If you want to find all Source_Network_Address instances that have more than 30 failed logons in 5min, but just one attempt per username, try this:
index=windows user="USER*" signature="User name is correct but the password is wrong" NOT Source_Network_Address IN("192.168.0.1","-") | bucket _time span=5m | stats dc(user) as usercount count by _time,Source_Network_Address | where usercount=count AND count>30
This counts the number of attempts and the distinct number of user names attempted per source address (per 5min window). If those 2 counts are the same, that means each attempt was for a unique user.
@willadams, are you looking for something similar to this ?
index=windows user="USER*" signature="User name is correct but the password is wrong" NOT Source_Network_Address IN("192.168.0.1","-") User!=*$"

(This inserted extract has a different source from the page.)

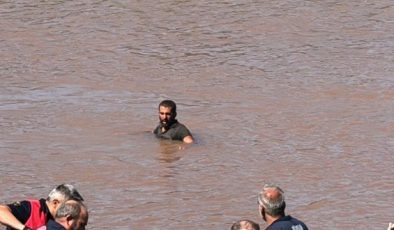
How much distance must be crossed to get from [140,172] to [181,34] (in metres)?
10.4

|timechart span=5m count(Source_Network_Address) by user
|addtotals row=true|where Total > 30
I altered my search so that it reads as follows:
index=windows user="USER*" signature="User name is correct but the password is wrong" Source_Network_Address IN("1.2.3.*","5.6.7.*") User!=*$" |timechart span=5m dc(user) by Source_Network_Adress | addtotals row=true | where Total > 30
My results end up with the following table
_time| 1.2.3.98 | 1.2.3.46 | 5.6.7.10 | 5.6.7.241 | Total
2019-11-12 10:30:00 | 1001 | 0 | 1 | 0 | 1002
2019-11-12 10:35:00 | 569 | 0 | 1 | 1 | 571
Is there a way that I can remove the values that are "0" or "1" as to only have the value 1.2.3.98 showing as this is the information I am interested in.
I tried the following
index=windows user="USER*" signature="User name is correct but the password is wrong" Source_Network_Address IN("1.2.3.*","5.6.7.*") User!=*$" |timechart span=5m dc(user) by Source_Network_Adress | addtotals row=true | eventstats sum(Source_Network_Address) by Source_Network_Address | where Total > 30
and the following
index=windows user="USER*" signature="User name is correct but the password is wrong" Source_Network_Address IN("1.2.3.*","5.6.7.*") User!=*$" |timechart span=5m dc(user) by Source_Network_Adress | stats count by Source_Network_Address as Total | where Total > 30
Both queries return no results found.
I suggest brushing up on your basics regarding the use of stats etc. You're doing impossible things. You can't sum ip addresses like sum(Source_Network_Address)
, you can't put as Total
at the end of a stats command after the by clause.